==== READING PASSAGE
I have taken several attempts at writing a clear and concise guide to programming common radios with CHIRP. This is one of them. I am specifically writing to Baofeng UV-5R and friends, TIDRADIO TD-H8, and Yaesu FT-60 radios, and I am using Linux. These instructions will be somewhere close for most users, and I will include information for users of other platforms.
CHIRP
The program almost everyone uses to program radios now is called CHIRP, it is freely downloadable. It runs on Windows, Mac OS, and Linux, but it is slightly harder to install on Linux than it is on other platforms and doesn't have any self-updating functionality. How to install will be covered a little later, in case you don't need any help with that part. If you're an advanced user you may have already experimented and found that there are instructions inside of CHIRP for how to communicate with different radios. In that case, you may not need any more of this guide at all.
========
==== ENTRIES SUPPLIED
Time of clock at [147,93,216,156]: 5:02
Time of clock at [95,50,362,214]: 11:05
========
==== ENTRIES SUPPLIED
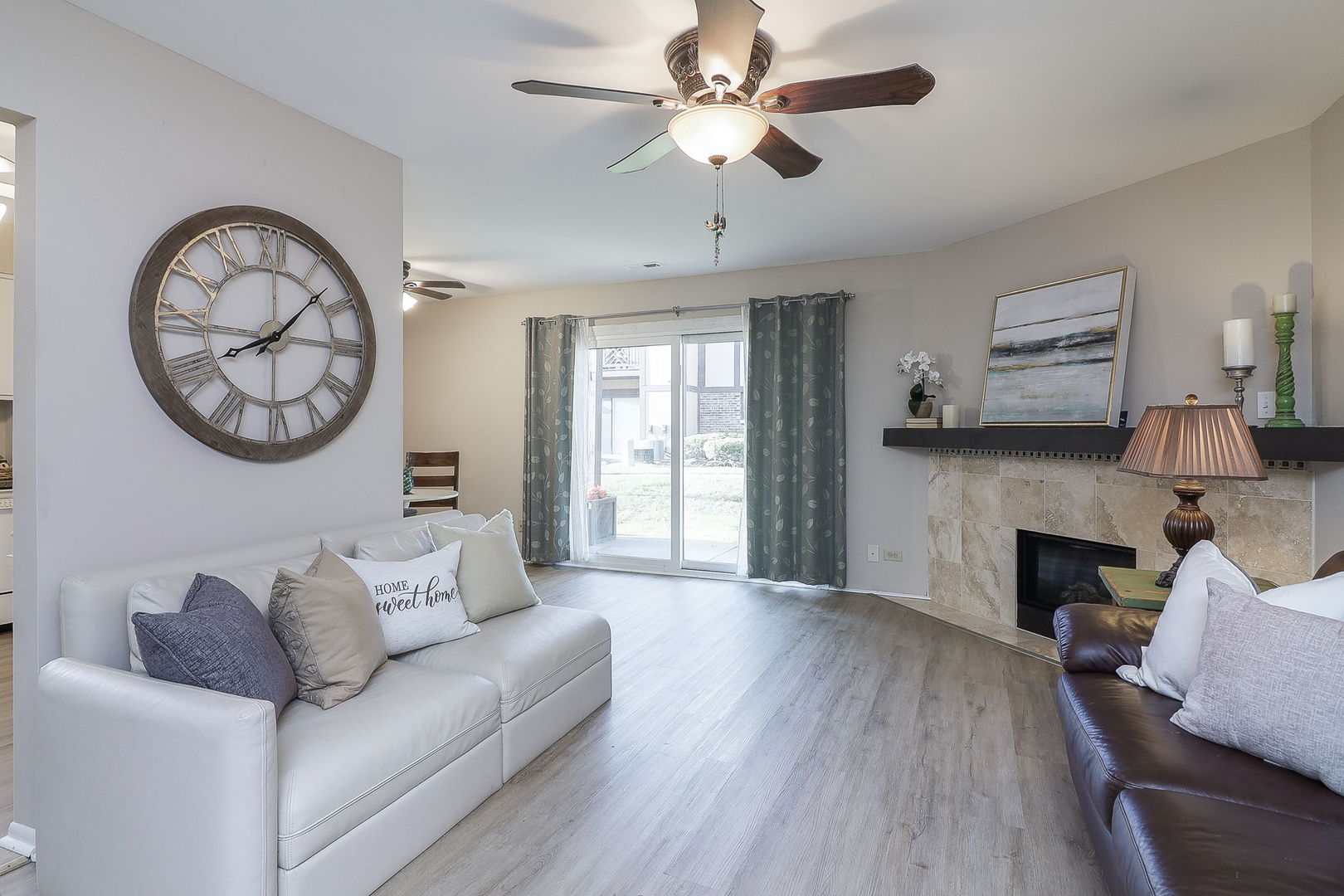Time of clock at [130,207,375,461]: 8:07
========
SET TASKS
• a. Translate this sentence from the radio programming guide above into Spanish: "It runs on Windows, Mac OS, and Linux, but it is slightly harder to install on Linux than it is on other platforms and doesn't have any self-updating functionality."
• b. Please carry on with the radio programming guide above, picking up right after its final sentence.

ANSWERS GIVEN
• a. Funciona en Windows, Mac OS y Linux, pero es un poco más difícil de instalar en Linux que en otras plataformas y no tiene ninguna función de actualización automática.

• b.
Programming
The process for most cheap (Baofeng, TIDRADIO, etc) radios is the same: Turn off the radio, plug the cable in to the computer and the radio in no particular order, turn on the radio and turn to a channel without traffic. Read the program from the radio, save the file. Put whatever channels you want in to CHIRP and then write back to the radio, save the file with a new name so you have a record of what you wrote. That's it, you don't have to push any buttons or do anything weird.
Unless you are writing a whole bunch of the same radio, always read from each radio and save the file before you write! This way you can at worst put it back how you found it. If you are writing a bunch of radios, read at least one of them that works and save the file, for the same reason.
When it comes to doing this on Windows you are often cautioned only to get reputable cables because the chip which handles converting from USB to a "serial" signal that the radio can understand can differ in various ways, and some of the various chips have bad Windows drivers. (There are Windows drivers which will work with each weird and specific chip, but getting the right one installed can be irritating.) I don't know about the Mac OS driver, but I assume it is better; the Linux driver is definitely better and it does not matter which cable you buy as long as it has the right kind of connection and signaling for your radio if you run Linux.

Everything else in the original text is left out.